The White House Conference on Hunger, Nutrition, and Health: A practicing pediatrician’s comments

Let’s grow and eat what we grow!

The White House Conference on Hunger, Nutrition, and Health is a national effort to reinvent all of our nation’s nutrition, hunger, and health policies with inclusive input from stakeholders. Briefly, the goals are to:

Improve food access and affordability

Integrate nutrition and health

Empower all consumers to make and have access to healthy choices

Support physical activity for all

Enhance nutrition and food security research

In 2021, former USDA Secretary Ann Veneman, Tufts Friedman School of Nutrition Dean Dariush Mozaffarian, and former USDA Secretary Dan Glickman, co-proposed the idea of a White House Conference Hunger, Nutrition & Health.

On May 4th, President Biden formally announced the White House Conference on Hunger, Nutrition, and Health.

This is a first-time-in-50-year historic effort to reinvent our nation’s policies related to food with inclusive input from public stakeholders.

PPA, with thousands of physicians and a board comprised of two pediatricians, a pediatric psychiatrist, a cardiologist and two surgeons can see the value of this conference to all of our patients.

Thus PPA shared the comment link on social media channels, reaching thousands of physicians and patients and other stakeholders

As a co-founder of PPA and a pediatrician , a longtime volunteer for wellness in her community’s schools, and a volunteer teacher for organic gardening, Dr Marion Mass submitted the following

  1. We need enriching foods to be available in areas that can be considered food deserts.
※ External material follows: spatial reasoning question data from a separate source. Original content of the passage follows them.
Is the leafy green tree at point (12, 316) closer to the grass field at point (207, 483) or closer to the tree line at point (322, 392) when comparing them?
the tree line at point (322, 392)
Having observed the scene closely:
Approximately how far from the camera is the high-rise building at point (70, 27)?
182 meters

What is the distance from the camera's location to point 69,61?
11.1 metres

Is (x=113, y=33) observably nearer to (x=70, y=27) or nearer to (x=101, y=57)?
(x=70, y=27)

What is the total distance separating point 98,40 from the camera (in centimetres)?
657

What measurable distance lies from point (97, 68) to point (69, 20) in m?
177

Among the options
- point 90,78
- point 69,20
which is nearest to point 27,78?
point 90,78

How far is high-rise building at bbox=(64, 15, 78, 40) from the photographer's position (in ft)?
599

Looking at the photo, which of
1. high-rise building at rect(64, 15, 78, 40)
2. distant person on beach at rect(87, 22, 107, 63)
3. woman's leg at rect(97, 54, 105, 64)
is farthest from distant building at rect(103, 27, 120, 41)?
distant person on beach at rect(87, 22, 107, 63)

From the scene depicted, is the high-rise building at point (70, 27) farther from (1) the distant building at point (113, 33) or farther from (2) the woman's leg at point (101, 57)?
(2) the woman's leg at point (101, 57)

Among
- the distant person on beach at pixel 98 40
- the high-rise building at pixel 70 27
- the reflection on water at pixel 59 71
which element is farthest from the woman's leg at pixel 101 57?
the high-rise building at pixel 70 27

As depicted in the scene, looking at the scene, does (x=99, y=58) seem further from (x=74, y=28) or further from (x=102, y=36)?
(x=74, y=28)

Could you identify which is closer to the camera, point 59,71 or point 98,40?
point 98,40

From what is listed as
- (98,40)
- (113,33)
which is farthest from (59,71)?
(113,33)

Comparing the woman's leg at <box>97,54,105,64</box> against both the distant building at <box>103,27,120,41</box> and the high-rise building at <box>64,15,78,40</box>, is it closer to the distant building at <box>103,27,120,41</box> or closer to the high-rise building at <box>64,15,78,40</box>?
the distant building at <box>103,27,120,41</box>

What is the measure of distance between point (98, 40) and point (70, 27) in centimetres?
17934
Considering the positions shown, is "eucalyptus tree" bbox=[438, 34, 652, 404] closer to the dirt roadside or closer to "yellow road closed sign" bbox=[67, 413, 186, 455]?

We need opportunities to exercise, and to meditate for mental health to be available in areas that are economically disadvantaged.

It would be best if this were to be achieved with those who live in those areas to become entrepreneurs and small business owners themselves, and to create sustainable jobs for others.  

I suggest that for any US citizen to make a donation, either of money, tangible resources or time to a start-up business or school in an opportunity zone ( a tax credit for this donation be applied to the donor.

Imagine if a Garden center, or a lumber company in a more advantaged zip code is incentivized to donate products to create a meditation garden, a yoga center, a walking path, an organic food repository in an opportunity zone?  This is a win for everyone.  It will create connections between communities in a very personal way.  It will lift up those hungering for opportunity.  It will create jobs all while promoting health.

  • We need to empower schools to utilize local resources when possible to get local good nutritional products into schools.  Local products should be given equal opportunity to sell to public schools and override existing food contracts that work with corporate vendors.
  • We need to allow and empower schools to reduce food waste by allowing them and encouraging them to compost for their own gardens, to donate whole fruits that were given out for school meals but untouched by student mouths.  It was a wonderful idea that in school lunches, a piece of fruit or a veggie must be given out.  However, much of this food is sadly wasted.  If an apple or an orange were untouched on a lunch tray, it ought to be possible to gather it and donate to local food pantries.
  • Schools need to be teaching about the history and culture of food and gardening within their history, literature and other classes as well as in home economics and nutrition classes.  For example, the Spanish dish of Paella came into existence in the following way:  During the Spanish Inquisition, those that had been forced to convert to Catholicism were still fearful, as many were ostracized, or even executed.  They cooked paella over an open fire, a dish utilizing pork, pork fat and shellfish, items forbidden in other religions.  While a shameful epoch in the Catholic church, knowing about the dish and even eating it or tasting it as part of a class would be a more enriching experience than a mere lecture.

Many foods that are international and quite delicious ought to be a part of home economics classes.  Mexican Tamales, Indian Pulao, Persian kuku, Puerto Rican black beans and rice, Moroccan couscous, Ethiopian groundnut stew are all complex dishes with plant based ingredients and quite healthful.  Students being taught about the rich history of food and origins of ingredients of these foods would not only improve their health but increase pride in individual student’s cultures.

  • Enriched funding for cooperative extensions and agriculture based colleges that help create gardens in schools and communities, and provide teaching in these gardens.  (This idea is from Tara Meritt a primary care and sports medicine physician from near Athens Georgia, home of UGA)
  • We need to have an investigation to discover how social media sites and apps might have algorithms that are distorting body image leading to children and teens unhealthy perceptions of their bodies, and unrealistic expectations of how they believe they are ‘supposed to look’.  The same sites need to be investigated to ensure that gentle healthy habits and messages are represented, and unhealthy habits are discouraged.  

    This same method needs to be employed on social media with respect to parenting.           Sadly, in America, so much of parenting has become a contest of sorts, with many feeling as though they are not measuring up.  Parents need to be empowered to know that they can succeed as parents without feeling the shame and guilt of not being ‘perfect parents’.  As a pediatrician, this is something mothers discuss with me all the time, but I rarely see discussed.  Especially mothers feel as though they are not as good as the perfect mom they see on social media.  Algorithms regarding this phenomenon must be explored.